Once "Nature-Plants-l" turns up in a line below, reproduce that line and those after it exactly, stopping after the line with "Imag-7_paisaje-natural-peces-melanesia"; leave pictures out.

> _DATA FOR THIS TASK_:
┄┄┄┄┄┄┄┄┄┄

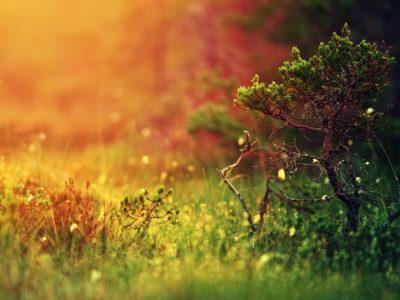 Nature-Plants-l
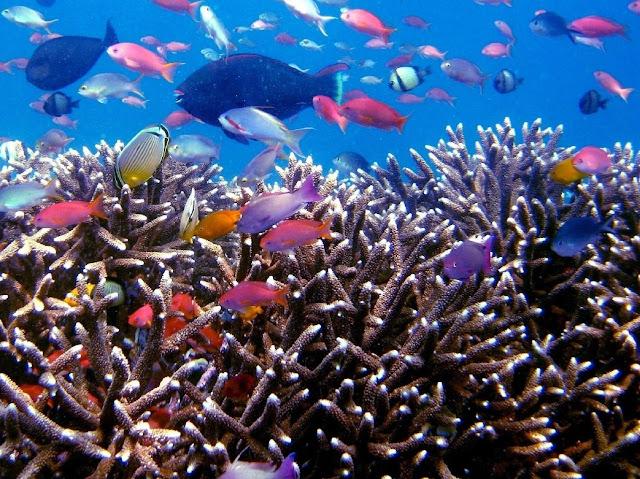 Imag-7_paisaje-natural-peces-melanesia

┄┄┄┄┄┄┄┄┄┄

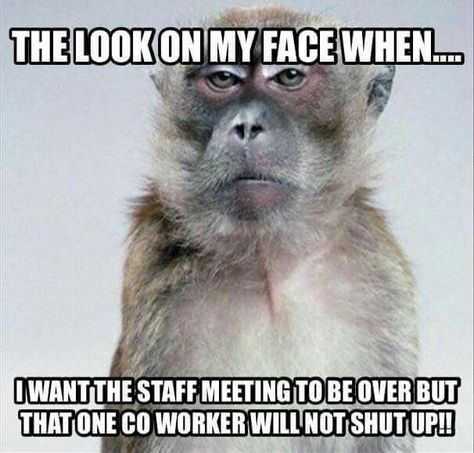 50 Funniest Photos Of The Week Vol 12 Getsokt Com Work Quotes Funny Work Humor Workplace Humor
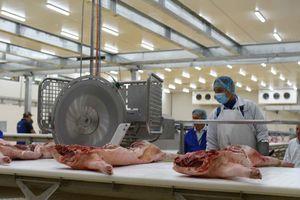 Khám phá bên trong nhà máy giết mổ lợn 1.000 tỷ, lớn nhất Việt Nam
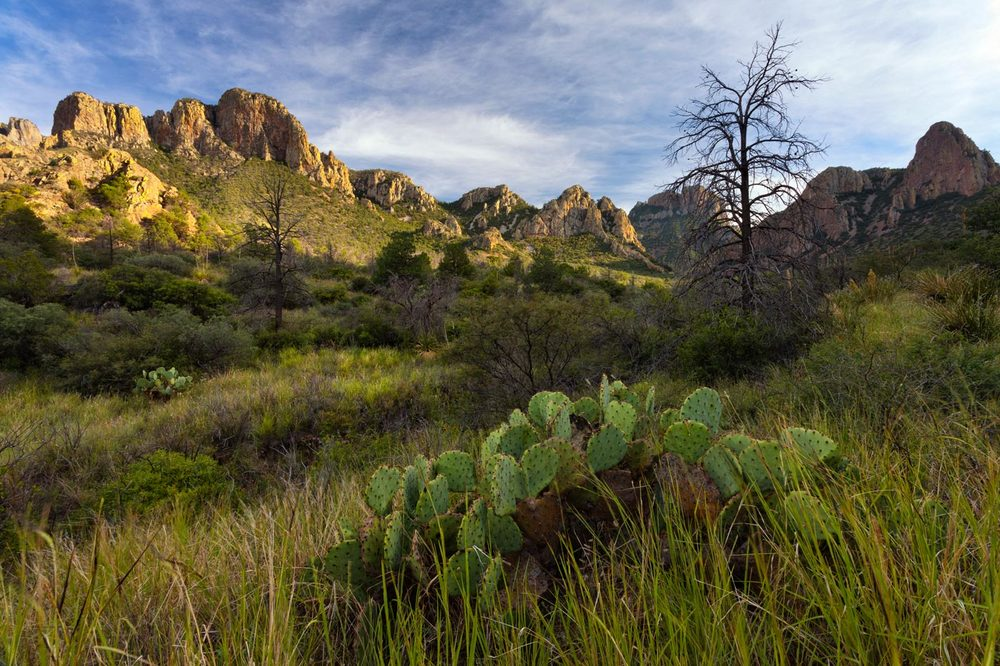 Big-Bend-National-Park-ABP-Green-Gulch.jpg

┄┄┄┄┄┄┄┄┄┄

> _OUTPUT FOR THIS EXERCISE_:
 Nature-Plants-l
 Imag-7_paisaje-natural-peces-melanesia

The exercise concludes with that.